The First Circuit acknowledged defendants’ alleged “awareness of some connection” between the drug and the adverse events based on news and scientific articles. However, the court found defendants’ alleged knowledge insufficient to support an inference that “defendants deliberately or recklessly risked misleading investors by not disclosing the two superficial adverse . . .  events.” The First Circuit found defendants’ “disclosures both before and during the class period weaken[ed] the complaint’s scienter showing.” The court underscored that “defendants disclosed to investors the two serious adverse [ ] events, and noted on several occasions that the company was not going to disclose all adverse events as they occurred.”

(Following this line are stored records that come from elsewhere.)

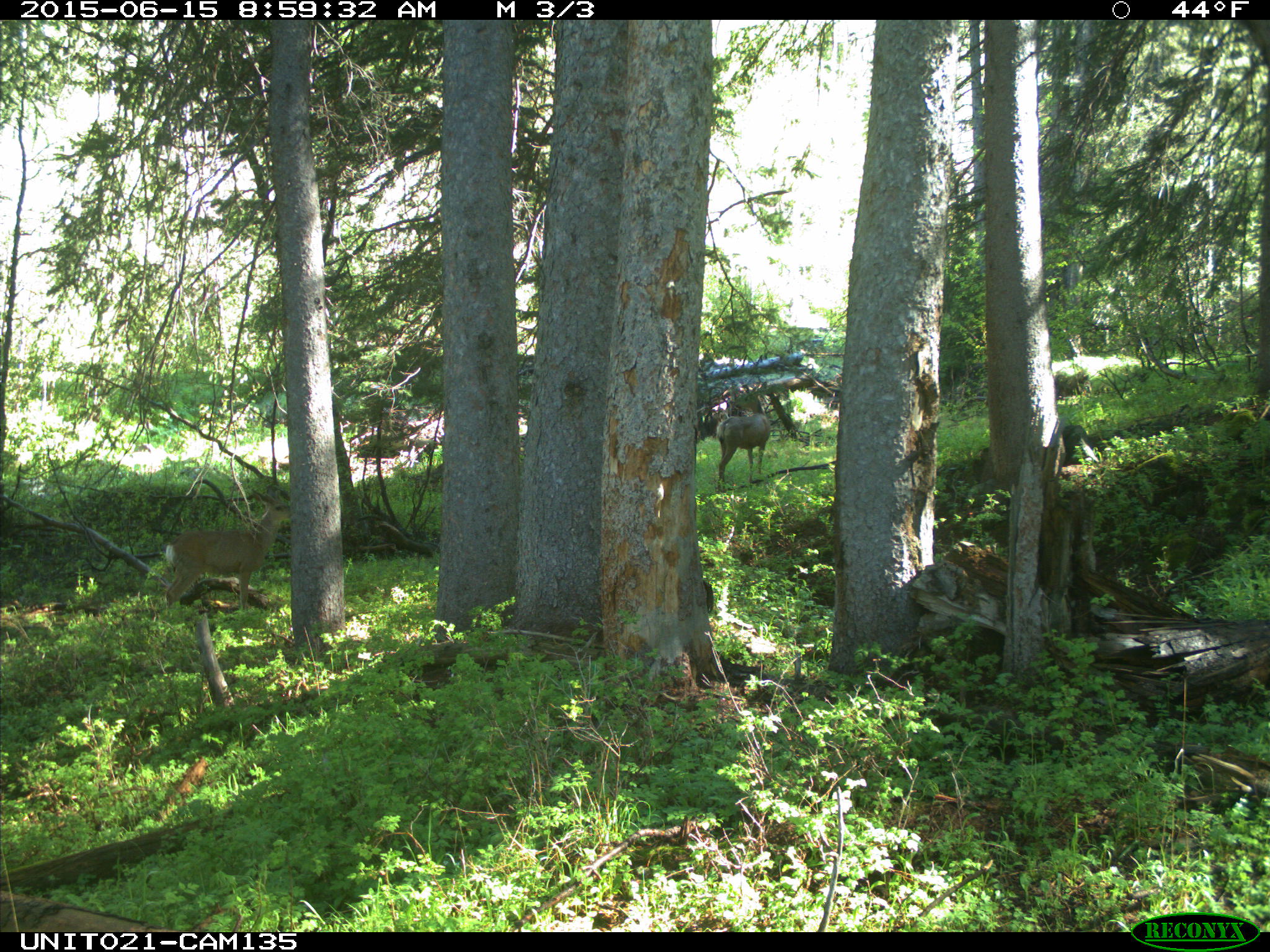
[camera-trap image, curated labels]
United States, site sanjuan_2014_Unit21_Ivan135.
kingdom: Animalia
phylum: Chordata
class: Mammalia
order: Artiodactyla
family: Cervidae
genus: Odocoileus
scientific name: Odocoileus hemionus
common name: mule deer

The First Circuit also found the “marginal” materiality of the adverse events in question weighed against an inference of scienter. The court emphasized that in Matrixx Initiatives v. Siracusano, 563 U.S. 27 (2011),[1] the Supreme Court held that “the mere existence of reports of adverse events—which says nothing in and of itself about whether the drug is causing the adverse events—will not satisfy” the materiality standard. Id. (quoting Matrixx, 563 U.S. 27). Here, the court found it “unlikely that a reasonable investor . . . would have viewed the two superficial adverse . . . events, at the time they occurred, as having significantly altered the information available to them.”